Aim: Copy out every line of the data below word for word, changing nothing.

==========

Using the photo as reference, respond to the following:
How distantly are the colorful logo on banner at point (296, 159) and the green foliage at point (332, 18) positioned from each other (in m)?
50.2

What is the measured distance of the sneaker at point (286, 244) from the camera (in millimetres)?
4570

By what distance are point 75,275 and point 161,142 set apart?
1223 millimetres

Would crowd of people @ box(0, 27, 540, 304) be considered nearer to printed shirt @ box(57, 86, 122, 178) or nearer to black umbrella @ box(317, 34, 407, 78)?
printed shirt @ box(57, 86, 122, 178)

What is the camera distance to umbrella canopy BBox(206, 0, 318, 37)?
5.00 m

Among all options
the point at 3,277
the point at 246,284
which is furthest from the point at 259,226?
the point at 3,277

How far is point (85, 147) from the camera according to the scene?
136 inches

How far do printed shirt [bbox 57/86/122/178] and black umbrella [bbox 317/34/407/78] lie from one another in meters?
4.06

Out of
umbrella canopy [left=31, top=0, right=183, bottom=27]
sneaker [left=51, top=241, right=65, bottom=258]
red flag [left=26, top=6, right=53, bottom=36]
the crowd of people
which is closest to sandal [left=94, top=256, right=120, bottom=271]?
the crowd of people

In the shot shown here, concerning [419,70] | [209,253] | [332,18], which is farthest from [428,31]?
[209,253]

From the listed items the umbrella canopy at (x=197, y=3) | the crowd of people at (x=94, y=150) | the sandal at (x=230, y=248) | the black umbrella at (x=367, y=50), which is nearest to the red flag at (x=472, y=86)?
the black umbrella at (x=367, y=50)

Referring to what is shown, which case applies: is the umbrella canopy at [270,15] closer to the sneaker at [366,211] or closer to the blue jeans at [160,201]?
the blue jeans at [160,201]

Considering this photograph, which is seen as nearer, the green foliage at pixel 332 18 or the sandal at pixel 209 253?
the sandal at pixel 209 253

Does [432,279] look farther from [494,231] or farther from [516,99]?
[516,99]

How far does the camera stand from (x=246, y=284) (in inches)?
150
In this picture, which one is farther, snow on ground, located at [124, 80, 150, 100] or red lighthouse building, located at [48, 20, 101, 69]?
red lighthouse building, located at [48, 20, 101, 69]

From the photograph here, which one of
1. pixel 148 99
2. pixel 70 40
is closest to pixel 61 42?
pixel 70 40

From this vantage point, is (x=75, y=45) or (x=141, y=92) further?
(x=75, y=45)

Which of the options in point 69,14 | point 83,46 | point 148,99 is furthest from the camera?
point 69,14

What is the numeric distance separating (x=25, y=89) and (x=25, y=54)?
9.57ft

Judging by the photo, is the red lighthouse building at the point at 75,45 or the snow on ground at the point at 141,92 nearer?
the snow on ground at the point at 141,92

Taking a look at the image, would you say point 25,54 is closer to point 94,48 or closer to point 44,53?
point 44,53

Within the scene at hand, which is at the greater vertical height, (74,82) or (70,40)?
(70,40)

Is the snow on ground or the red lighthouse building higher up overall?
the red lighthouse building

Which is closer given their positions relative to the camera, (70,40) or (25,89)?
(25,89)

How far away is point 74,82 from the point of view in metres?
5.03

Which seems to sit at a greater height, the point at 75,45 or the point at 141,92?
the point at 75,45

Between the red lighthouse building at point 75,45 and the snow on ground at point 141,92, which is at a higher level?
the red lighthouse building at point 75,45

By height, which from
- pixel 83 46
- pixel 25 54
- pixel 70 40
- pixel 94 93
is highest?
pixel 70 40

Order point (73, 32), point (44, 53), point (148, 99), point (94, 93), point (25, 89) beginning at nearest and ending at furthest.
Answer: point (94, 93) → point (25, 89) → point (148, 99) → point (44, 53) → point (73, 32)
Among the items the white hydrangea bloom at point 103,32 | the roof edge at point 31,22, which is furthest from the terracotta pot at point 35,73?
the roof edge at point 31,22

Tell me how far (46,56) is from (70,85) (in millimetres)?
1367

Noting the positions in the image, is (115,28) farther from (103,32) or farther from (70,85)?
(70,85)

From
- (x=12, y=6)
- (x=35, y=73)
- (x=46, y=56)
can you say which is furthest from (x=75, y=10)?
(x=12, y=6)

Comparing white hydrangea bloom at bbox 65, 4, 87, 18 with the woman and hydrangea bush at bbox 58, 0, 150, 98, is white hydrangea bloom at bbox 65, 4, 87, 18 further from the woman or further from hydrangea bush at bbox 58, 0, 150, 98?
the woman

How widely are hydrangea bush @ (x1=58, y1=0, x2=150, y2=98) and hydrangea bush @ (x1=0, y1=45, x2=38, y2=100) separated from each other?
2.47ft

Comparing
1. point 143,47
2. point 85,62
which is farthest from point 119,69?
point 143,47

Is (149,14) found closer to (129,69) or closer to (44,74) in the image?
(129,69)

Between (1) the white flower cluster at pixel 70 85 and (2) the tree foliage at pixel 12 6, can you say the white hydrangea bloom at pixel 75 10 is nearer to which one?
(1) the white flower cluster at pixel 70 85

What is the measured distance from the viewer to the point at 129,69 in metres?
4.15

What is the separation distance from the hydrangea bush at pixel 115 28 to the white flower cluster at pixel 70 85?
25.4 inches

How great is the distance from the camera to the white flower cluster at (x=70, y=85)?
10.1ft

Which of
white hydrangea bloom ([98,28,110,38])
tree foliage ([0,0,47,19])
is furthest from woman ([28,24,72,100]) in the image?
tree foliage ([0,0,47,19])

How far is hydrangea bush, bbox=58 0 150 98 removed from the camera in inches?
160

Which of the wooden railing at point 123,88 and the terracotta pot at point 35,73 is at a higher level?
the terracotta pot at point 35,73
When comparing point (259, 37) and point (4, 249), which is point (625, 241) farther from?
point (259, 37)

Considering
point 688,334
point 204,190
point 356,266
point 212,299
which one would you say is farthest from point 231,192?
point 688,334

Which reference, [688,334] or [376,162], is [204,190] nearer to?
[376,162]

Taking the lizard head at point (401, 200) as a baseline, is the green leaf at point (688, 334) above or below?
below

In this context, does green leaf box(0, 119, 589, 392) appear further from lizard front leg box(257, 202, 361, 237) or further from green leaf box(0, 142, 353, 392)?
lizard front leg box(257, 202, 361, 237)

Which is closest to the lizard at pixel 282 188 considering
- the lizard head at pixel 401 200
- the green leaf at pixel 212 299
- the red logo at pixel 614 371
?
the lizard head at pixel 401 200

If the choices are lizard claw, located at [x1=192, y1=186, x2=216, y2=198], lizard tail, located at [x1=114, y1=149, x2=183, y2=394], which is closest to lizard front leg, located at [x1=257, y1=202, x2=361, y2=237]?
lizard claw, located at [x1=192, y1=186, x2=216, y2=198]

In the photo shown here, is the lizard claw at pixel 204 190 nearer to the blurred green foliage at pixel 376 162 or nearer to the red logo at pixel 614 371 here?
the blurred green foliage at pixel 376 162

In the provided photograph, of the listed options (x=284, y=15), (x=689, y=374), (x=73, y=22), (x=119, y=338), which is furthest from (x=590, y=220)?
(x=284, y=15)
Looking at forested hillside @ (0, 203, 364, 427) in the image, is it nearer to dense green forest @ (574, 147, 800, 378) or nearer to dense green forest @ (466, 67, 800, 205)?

==========

Solution to this task:
Using the photo as reference, respond to the following:
How distantly are the colorful logo on banner at point (296, 159) and the green foliage at point (332, 18) positioned from each other (in m)?
50.2

What is the measured distance of the sneaker at point (286, 244) from the camera (in millimetres)?
4570

By what distance are point 75,275 and point 161,142 set apart?
1223 millimetres

Would crowd of people @ box(0, 27, 540, 304) be considered nearer to printed shirt @ box(57, 86, 122, 178) or nearer to black umbrella @ box(317, 34, 407, 78)?
printed shirt @ box(57, 86, 122, 178)

What is the camera distance to umbrella canopy BBox(206, 0, 318, 37)?
5.00 m

Among all options
the point at 3,277
the point at 246,284
which is furthest from the point at 259,226?
the point at 3,277

How far is point (85, 147) from the camera according to the scene?
136 inches

How far do printed shirt [bbox 57/86/122/178] and black umbrella [bbox 317/34/407/78] lie from one another in meters?
4.06

Out of
umbrella canopy [left=31, top=0, right=183, bottom=27]
sneaker [left=51, top=241, right=65, bottom=258]
red flag [left=26, top=6, right=53, bottom=36]
the crowd of people
which is closest to sandal [left=94, top=256, right=120, bottom=271]?
the crowd of people

In the shot shown here, concerning [419,70] | [209,253] | [332,18], which is farthest from [428,31]?
[209,253]

From the listed items the umbrella canopy at (x=197, y=3) | the crowd of people at (x=94, y=150) | the sandal at (x=230, y=248) | the black umbrella at (x=367, y=50), which is nearest to the red flag at (x=472, y=86)?
the black umbrella at (x=367, y=50)

Referring to what is shown, which case applies: is the umbrella canopy at [270,15] closer to the sneaker at [366,211] or closer to the blue jeans at [160,201]?
the blue jeans at [160,201]

Considering this photograph, which is seen as nearer, the green foliage at pixel 332 18 or the sandal at pixel 209 253?
the sandal at pixel 209 253

Does [432,279] look farther from [494,231] or farther from [516,99]?
[516,99]

How far does the camera stand from (x=246, y=284) (in inches)?
150
In this picture, which one is farther, snow on ground, located at [124, 80, 150, 100] or red lighthouse building, located at [48, 20, 101, 69]?
red lighthouse building, located at [48, 20, 101, 69]

From the photograph here, which one of
1. pixel 148 99
2. pixel 70 40
is closest to pixel 61 42?
pixel 70 40

From this vantage point, is (x=75, y=45) or (x=141, y=92) further?
(x=75, y=45)

Which of the options in point 69,14 | point 83,46 | point 148,99 is furthest from the camera?
point 69,14

What is the numeric distance separating (x=25, y=89) and (x=25, y=54)?
9.57ft

Judging by the photo, is the red lighthouse building at the point at 75,45 or the snow on ground at the point at 141,92 nearer?
the snow on ground at the point at 141,92

Taking a look at the image, would you say point 25,54 is closer to point 94,48 or closer to point 44,53?
point 44,53

Within the scene at hand, which is at the greater vertical height, (74,82) or (70,40)?
(70,40)

Is the snow on ground or the red lighthouse building higher up overall?
the red lighthouse building

Which is closer given their positions relative to the camera, (70,40) or (25,89)?
(25,89)

How far away is point 74,82 from the point of view in metres?
5.03

Which seems to sit at a greater height, the point at 75,45 or the point at 141,92?
the point at 75,45

Between the red lighthouse building at point 75,45 and the snow on ground at point 141,92, which is at a higher level?
the red lighthouse building at point 75,45

By height, which from
- pixel 83 46
- pixel 25 54
- pixel 70 40
- pixel 94 93
is highest?
pixel 70 40

Order point (73, 32), point (44, 53), point (148, 99), point (94, 93), point (25, 89) beginning at nearest and ending at furthest.
Answer: point (94, 93) → point (25, 89) → point (148, 99) → point (44, 53) → point (73, 32)
Among the items the white hydrangea bloom at point 103,32 | the roof edge at point 31,22, which is furthest from the terracotta pot at point 35,73?
the roof edge at point 31,22

Tell me how far (46,56) is from (70,85) (in millimetres)?
1367

Noting the positions in the image, is (115,28) farther from (103,32) or farther from (70,85)?
(70,85)

From
- (x=12, y=6)
- (x=35, y=73)
- (x=46, y=56)
can you say which is furthest from (x=75, y=10)?
(x=12, y=6)

Comparing white hydrangea bloom at bbox 65, 4, 87, 18 with the woman and hydrangea bush at bbox 58, 0, 150, 98, is white hydrangea bloom at bbox 65, 4, 87, 18 further from the woman or further from hydrangea bush at bbox 58, 0, 150, 98?
the woman

How widely are hydrangea bush @ (x1=58, y1=0, x2=150, y2=98) and hydrangea bush @ (x1=0, y1=45, x2=38, y2=100) separated from each other?
2.47ft

Comparing
1. point 143,47
2. point 85,62
which is farthest from point 119,69?
point 143,47

Is (149,14) found closer to (129,69) or closer to (44,74) in the image?
(129,69)

Between (1) the white flower cluster at pixel 70 85 and (2) the tree foliage at pixel 12 6, can you say the white hydrangea bloom at pixel 75 10 is nearer to which one?
(1) the white flower cluster at pixel 70 85

What is the measured distance from the viewer to the point at 129,69 in metres?
4.15

What is the separation distance from the hydrangea bush at pixel 115 28 to the white flower cluster at pixel 70 85?
25.4 inches

How great is the distance from the camera to the white flower cluster at (x=70, y=85)?
10.1ft

Which of
white hydrangea bloom ([98,28,110,38])
tree foliage ([0,0,47,19])
is furthest from woman ([28,24,72,100]) in the image?
tree foliage ([0,0,47,19])

How far is hydrangea bush, bbox=58 0 150 98 removed from the camera in inches?
160

Which of the wooden railing at point 123,88 and the terracotta pot at point 35,73 is at a higher level?
the terracotta pot at point 35,73
When comparing point (259, 37) and point (4, 249), which is point (625, 241) farther from?
point (259, 37)

Considering
point 688,334
point 204,190
point 356,266
point 212,299
which one would you say is farthest from point 231,192?
point 688,334

Which reference, [688,334] or [376,162], is [204,190] nearer to?
[376,162]

Taking the lizard head at point (401, 200) as a baseline, is the green leaf at point (688, 334) above or below?
below

In this context, does green leaf box(0, 119, 589, 392) appear further from lizard front leg box(257, 202, 361, 237) or further from green leaf box(0, 142, 353, 392)?
lizard front leg box(257, 202, 361, 237)

Which is closest to the lizard at pixel 282 188 considering
- the lizard head at pixel 401 200
- the green leaf at pixel 212 299
- the red logo at pixel 614 371
?
the lizard head at pixel 401 200

If the choices are lizard claw, located at [x1=192, y1=186, x2=216, y2=198], lizard tail, located at [x1=114, y1=149, x2=183, y2=394], which is closest to lizard front leg, located at [x1=257, y1=202, x2=361, y2=237]?
lizard claw, located at [x1=192, y1=186, x2=216, y2=198]

In the photo shown here, is the lizard claw at pixel 204 190 nearer to the blurred green foliage at pixel 376 162 or nearer to the red logo at pixel 614 371 here?
the blurred green foliage at pixel 376 162

In the provided photograph, of the listed options (x=284, y=15), (x=689, y=374), (x=73, y=22), (x=119, y=338), which is furthest from (x=590, y=220)?
(x=284, y=15)
Looking at forested hillside @ (0, 203, 364, 427) in the image, is it nearer to dense green forest @ (574, 147, 800, 378) or nearer to dense green forest @ (466, 67, 800, 205)?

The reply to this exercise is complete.